Instituting a national organ donor day would help organizations such as Québec-Transplant and the Canadian association of organ donors to intensify their campaigns to recruit organ donors and to stress the importance of volunteer work in that sector.
This issue is very dear to me, partly because for four years now, Laval, which is the second largest city in Quebec and which is were my riding is located, has been running a campaign in April to recruit organ donors. I am proud to participate in that event as honourary copresident. I can see the positive impact of such a campaign in terms of encouraging people to pledge to donate organs, but also on the volunteers working in that sector. The organ donor month in Laval also provides an opportunity for various interested parties, including volunteers, medical teams and organizations, to consult each other to promote organ donation.
Police officers are a good example. I would like to take this opportunity to express my deep appreciation to police officers in Laval, who are serving this cause by transporting organs and thus contribute to saving many lives. Since 1993, about 50 police officers have been called upon 325 times and have travelled over 39,000 kilometres to transport donor organs.
But the main goal is public awareness, so that people will sign they donor card and talk about it with their relatives and friends.
Organ donation is a sign of solidarity with people who need an organ transplant to stay alive or get a better quality of life. It can also give a meaning to death, because it is a gift of life.
Only through sharing and generosity can we solve the shortage of organs for transplants. Sooner or later, we all have to come to grips with the reality of death, our own or that of a loved one. The loss of our loved ones is always a cause for grief, but organ donation is a gift of life that can bring hope and peace.

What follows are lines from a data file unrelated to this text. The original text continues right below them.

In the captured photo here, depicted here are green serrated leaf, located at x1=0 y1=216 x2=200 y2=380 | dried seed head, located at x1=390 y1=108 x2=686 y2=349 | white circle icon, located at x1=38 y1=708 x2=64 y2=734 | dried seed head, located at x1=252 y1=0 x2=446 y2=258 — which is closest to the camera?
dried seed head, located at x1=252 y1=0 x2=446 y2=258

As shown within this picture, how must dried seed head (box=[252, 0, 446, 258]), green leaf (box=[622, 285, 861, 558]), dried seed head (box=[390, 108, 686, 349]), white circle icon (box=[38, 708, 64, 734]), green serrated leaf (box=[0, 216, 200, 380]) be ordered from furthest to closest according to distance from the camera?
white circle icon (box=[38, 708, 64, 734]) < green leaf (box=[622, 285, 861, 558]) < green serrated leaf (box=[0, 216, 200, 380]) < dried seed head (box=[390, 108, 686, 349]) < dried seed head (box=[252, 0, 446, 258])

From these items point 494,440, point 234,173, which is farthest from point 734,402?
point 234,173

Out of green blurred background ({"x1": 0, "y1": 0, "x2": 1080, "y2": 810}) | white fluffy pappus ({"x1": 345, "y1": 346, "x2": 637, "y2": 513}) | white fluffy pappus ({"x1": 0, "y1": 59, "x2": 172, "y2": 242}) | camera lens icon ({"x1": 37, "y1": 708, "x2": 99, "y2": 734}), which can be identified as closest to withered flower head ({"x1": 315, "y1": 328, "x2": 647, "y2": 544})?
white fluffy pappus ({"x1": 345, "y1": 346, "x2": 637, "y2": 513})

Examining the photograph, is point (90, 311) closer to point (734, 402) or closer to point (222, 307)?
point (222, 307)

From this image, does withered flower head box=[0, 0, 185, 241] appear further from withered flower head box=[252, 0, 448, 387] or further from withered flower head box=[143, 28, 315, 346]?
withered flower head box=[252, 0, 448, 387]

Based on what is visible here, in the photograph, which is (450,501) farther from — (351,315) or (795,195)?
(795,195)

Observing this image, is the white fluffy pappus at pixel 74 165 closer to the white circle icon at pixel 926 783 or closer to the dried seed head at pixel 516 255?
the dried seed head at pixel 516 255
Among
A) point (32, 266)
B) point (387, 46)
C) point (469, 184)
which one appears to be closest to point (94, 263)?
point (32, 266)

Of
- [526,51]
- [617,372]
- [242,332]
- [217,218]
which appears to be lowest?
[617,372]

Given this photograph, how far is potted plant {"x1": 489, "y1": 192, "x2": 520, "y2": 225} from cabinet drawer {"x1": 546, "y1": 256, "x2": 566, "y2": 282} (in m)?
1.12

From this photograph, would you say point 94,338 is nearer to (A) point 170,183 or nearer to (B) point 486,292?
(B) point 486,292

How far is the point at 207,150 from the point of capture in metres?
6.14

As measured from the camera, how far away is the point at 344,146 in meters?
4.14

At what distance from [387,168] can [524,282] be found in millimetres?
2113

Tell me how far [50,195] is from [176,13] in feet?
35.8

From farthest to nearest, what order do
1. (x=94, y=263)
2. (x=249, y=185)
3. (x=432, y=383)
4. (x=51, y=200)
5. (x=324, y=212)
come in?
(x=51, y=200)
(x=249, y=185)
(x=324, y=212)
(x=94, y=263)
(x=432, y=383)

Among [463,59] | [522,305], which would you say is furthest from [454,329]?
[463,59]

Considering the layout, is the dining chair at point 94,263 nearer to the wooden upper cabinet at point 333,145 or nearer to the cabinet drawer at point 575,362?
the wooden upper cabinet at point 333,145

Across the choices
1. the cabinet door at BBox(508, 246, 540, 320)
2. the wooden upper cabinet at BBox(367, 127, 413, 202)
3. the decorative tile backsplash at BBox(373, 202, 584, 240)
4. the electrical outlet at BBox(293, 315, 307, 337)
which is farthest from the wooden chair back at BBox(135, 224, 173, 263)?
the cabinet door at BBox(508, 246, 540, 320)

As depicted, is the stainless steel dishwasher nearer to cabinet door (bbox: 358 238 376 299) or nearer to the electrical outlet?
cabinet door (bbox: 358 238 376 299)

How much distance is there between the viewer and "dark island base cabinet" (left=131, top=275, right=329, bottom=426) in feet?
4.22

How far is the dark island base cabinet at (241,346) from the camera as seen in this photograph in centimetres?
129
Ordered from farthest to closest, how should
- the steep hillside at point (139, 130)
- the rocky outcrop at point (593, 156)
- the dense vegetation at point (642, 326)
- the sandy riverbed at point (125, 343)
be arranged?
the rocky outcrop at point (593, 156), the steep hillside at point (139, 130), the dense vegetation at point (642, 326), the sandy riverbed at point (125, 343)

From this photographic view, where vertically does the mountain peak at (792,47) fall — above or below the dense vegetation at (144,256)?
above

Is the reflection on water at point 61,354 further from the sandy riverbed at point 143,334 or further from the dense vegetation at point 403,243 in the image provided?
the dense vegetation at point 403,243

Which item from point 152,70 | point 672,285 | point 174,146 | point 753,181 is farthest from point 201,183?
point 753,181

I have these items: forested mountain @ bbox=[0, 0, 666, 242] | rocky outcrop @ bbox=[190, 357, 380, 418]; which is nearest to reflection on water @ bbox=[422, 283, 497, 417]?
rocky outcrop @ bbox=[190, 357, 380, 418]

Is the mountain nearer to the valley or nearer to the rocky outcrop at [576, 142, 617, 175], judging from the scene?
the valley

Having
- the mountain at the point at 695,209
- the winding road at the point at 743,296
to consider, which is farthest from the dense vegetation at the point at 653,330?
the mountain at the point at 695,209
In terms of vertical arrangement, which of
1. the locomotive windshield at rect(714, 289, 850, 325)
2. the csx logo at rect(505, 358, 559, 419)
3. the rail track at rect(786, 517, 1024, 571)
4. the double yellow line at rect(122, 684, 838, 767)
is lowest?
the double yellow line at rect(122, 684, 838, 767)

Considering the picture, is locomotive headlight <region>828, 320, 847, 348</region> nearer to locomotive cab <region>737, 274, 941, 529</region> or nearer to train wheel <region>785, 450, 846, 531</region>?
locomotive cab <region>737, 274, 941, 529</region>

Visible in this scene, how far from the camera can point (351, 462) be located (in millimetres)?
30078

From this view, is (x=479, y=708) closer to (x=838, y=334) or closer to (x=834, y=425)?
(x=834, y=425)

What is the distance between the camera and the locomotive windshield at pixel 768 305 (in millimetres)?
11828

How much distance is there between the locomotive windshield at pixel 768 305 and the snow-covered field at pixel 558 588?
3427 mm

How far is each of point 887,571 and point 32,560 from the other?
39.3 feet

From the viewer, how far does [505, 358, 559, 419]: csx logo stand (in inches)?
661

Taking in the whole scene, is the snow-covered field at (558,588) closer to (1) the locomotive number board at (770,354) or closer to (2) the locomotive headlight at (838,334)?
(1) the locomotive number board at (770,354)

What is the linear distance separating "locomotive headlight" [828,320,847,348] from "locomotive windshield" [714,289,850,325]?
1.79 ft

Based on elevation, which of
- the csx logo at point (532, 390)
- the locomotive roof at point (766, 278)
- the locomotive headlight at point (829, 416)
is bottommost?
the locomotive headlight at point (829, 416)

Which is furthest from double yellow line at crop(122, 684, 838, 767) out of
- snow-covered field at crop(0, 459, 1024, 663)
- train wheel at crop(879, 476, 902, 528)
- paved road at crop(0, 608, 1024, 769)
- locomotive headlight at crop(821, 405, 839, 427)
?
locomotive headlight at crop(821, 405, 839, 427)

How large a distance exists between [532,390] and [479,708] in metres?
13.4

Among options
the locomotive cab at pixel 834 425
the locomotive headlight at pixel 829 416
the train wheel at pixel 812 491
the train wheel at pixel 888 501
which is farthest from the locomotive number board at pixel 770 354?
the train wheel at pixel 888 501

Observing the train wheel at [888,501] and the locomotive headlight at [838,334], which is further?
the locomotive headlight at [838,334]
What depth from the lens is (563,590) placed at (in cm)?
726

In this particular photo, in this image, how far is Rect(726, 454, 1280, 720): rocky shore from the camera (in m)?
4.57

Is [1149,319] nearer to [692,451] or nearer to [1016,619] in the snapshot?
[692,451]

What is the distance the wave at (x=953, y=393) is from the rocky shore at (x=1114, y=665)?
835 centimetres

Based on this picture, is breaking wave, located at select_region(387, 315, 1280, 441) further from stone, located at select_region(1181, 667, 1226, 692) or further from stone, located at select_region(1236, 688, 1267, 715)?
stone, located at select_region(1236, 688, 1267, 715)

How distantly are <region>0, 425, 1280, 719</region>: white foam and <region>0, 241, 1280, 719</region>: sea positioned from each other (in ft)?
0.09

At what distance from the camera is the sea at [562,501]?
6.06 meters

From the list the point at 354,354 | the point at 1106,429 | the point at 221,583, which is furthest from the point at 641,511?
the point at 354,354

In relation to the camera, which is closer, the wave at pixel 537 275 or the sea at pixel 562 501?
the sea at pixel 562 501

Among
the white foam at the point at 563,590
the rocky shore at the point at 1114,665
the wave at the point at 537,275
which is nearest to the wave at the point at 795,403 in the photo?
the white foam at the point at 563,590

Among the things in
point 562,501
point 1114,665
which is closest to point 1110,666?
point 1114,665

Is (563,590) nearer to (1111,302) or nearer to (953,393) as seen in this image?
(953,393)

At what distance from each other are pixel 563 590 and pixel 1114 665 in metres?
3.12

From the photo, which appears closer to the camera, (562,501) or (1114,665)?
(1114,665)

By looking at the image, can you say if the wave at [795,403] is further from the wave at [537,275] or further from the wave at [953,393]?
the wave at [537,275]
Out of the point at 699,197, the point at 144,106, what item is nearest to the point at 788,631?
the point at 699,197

However, some elements like the lack of knowledge about the organ shortage or the emotional drive to keep the body of the deceased intact all hinder an increase in transplants and make it crucial, at least for the people waiting for a transplant, that information and awareness campaigns be launched.
This is why I intend to submit to the health committee an amendment to Bill C-202, asking Parliament to recognize April as organ donor month, as is the tradition in Laval.
I think that, because of the extent of the organ shortage and the importance of this issue, we need to set aside a whole month to educate the public. Health is not only about science and technology. It is also a question of awareness and reflection and caring. Since life gives us all kinds of opportunities, I think we should also give life a chance.